E quanti sono gli spettacoli, i testi che non ce l’hanno fatta ad arrivare sulla scena pressoché all’ultimo minuto? Pochi, molti, tanti; talvolta i migliori, purtroppo e talvolta i peggiori, per fortuna…

    Come si nutrono le aspettative? Di cosa hanno bisogno per non perdere la loro efficacia di stimolo e di incoraggiamento? Se le aspettative sono, per lo più, desideri o attese di desideri, sogni o mire, obiettivi o scopi dai quali dipende (o facciamo dipendere) la soddisfazione di gran parte dei nostri bisogni e dei nostri interessi o, tout court, la felicità… perché avvertiamo l’esigenza di fissare, di tanto in tanto, delle mète o dei traguardi per i quali non facciamo altro che aspettarne i frutti, come per qualcosa che ci è dovuto, come un premio o il riconoscimento delle nostre speranze e dei nostri vagheggiamenti?… È più facile porre queste domande che trovare le loro risposte: un po’ perché le risposte non dipendono da noi e un po’ perché le vorremmo, queste risposte, magiche e improvvise, risolutive e totalizzanti.

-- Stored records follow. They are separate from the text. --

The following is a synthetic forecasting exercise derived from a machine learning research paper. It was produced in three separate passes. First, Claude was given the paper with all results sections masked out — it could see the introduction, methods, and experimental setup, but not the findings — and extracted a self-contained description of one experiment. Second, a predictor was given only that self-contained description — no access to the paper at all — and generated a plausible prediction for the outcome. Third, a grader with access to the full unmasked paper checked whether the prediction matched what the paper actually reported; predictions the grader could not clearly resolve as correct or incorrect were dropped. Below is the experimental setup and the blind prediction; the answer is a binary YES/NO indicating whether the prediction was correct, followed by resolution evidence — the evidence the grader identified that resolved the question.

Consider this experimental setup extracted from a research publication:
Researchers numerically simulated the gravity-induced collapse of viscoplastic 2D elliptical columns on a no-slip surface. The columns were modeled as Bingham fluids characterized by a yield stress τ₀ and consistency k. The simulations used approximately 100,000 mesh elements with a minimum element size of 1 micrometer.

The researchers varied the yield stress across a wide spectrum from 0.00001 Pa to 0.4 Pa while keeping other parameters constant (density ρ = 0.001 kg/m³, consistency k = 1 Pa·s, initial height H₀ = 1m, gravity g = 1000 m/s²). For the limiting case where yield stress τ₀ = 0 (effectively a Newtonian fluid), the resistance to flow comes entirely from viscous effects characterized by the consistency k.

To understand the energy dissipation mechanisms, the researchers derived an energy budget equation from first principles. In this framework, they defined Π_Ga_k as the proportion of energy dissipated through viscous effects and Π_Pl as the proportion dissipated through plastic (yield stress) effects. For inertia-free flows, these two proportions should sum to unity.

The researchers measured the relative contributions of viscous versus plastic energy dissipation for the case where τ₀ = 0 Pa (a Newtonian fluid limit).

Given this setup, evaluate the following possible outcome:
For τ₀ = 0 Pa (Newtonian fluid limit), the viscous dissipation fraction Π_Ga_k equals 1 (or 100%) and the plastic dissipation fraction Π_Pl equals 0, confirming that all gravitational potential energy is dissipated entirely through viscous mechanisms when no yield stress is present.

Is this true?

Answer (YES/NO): YES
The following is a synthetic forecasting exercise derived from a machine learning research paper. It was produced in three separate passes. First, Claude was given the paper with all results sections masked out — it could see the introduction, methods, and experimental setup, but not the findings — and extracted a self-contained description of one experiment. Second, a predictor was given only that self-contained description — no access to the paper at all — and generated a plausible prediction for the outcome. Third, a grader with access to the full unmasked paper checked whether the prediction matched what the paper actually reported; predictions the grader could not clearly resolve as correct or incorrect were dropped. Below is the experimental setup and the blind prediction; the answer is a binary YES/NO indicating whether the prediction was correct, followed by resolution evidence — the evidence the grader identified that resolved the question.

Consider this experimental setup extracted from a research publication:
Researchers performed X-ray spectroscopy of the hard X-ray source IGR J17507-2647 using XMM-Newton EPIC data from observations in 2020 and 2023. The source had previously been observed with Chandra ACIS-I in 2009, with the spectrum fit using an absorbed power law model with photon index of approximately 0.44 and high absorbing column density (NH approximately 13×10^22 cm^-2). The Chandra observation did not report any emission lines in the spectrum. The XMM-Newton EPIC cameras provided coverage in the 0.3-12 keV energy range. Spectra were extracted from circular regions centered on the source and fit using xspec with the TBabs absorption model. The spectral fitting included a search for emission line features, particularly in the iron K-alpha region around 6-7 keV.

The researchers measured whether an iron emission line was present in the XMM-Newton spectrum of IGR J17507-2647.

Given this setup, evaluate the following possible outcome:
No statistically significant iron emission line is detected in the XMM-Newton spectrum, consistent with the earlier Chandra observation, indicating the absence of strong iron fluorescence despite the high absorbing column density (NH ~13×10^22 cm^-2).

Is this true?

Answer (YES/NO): NO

    Da una certa età in poi, da un certo numero di anni e di esperienze, di successi o di fallimenti, non si nutrono più le aspettative come solitamente nei nostri periodi migliori e tuttavia, di quelle attese e di quelle speranze, non si sono perse le tracce. Tuttora vivono o sopravvivono quei propositi beneauguranti ed entusiastici che reggono la nostra voglia di fare ma per uno scrittore, o per un artista, non esiste tempo che non sia già di per sé futuro.

    Anche quando si scrive al passato o del passato, si scrive in realtà pensando al futuro, a quello che succederà, a quello che deve ancora succedere. In questa “necessità” del futuro sta, forse, l’aspettativa di uno scrittore: ritenere che non tutto sia stato ancora espresso (e che quindi debba essere ancora realizzato) ma, parimenti, che non tutto potrà essere espresso per cui, sperimentando “fabulae” e sentimenti, passioni e desideri, si arriva ad una conclusione fredda e insensata all’apparenza: continuare a scrivere è l’unica aspettativa che uno scrittore ha per essere sempre più partecipe del suo mondo, sempre più vigile e responsabile del mondo dove vive.

 

   

 Il poeta americano Robert Frost scriveva nella poesia “Riluttanza”:

 

Ah, quando al cuore dell’uomo

fu meno che un tradimento

andar con la deriva delle cose,

cedere con grazia alla ragione,

e piegarsi e accettare la fine

d’un amore o d’una stagione?

 

ROBERT FROST,  Conoscenza della notte, Einaudi, Torino 1965

Traduzione di Giovanni Giudici

 

                

    Come si vede, non è facile pensare di scrivere, o allo scrivere, e poi scrivere, come non è semplice che qualcuno (uno, dieci, cento, mille) ti sbatta le mani solo perché si è avuta l’impressione che qualcun altro, lì sulla scena o sulla pagina, ti abbia sul serio comunicato qualcosa.

    Antonio Machado nei suoi “Consejos” invitava ad attendere, a sperare, perché el arte es largo y, además, no importa. E così continuiamo a sbattere le mani, per abitudine o sollecitazione di folla: quegli applausi, che pure incoraggiamo, sarebbero dunque i segni finali e certi delle nostre aspettative? Tutto lì?

    In “Satura II” Montale ammoniva :

                              

                               Attendo con fiducia di non sapere

                               perché chi sa dimentica persino

                               di essere stato in vita.

 

    Il futuro di uno scrittore o di un lettore resta la più aperta, la più solare, la più intrigante delle aspettative.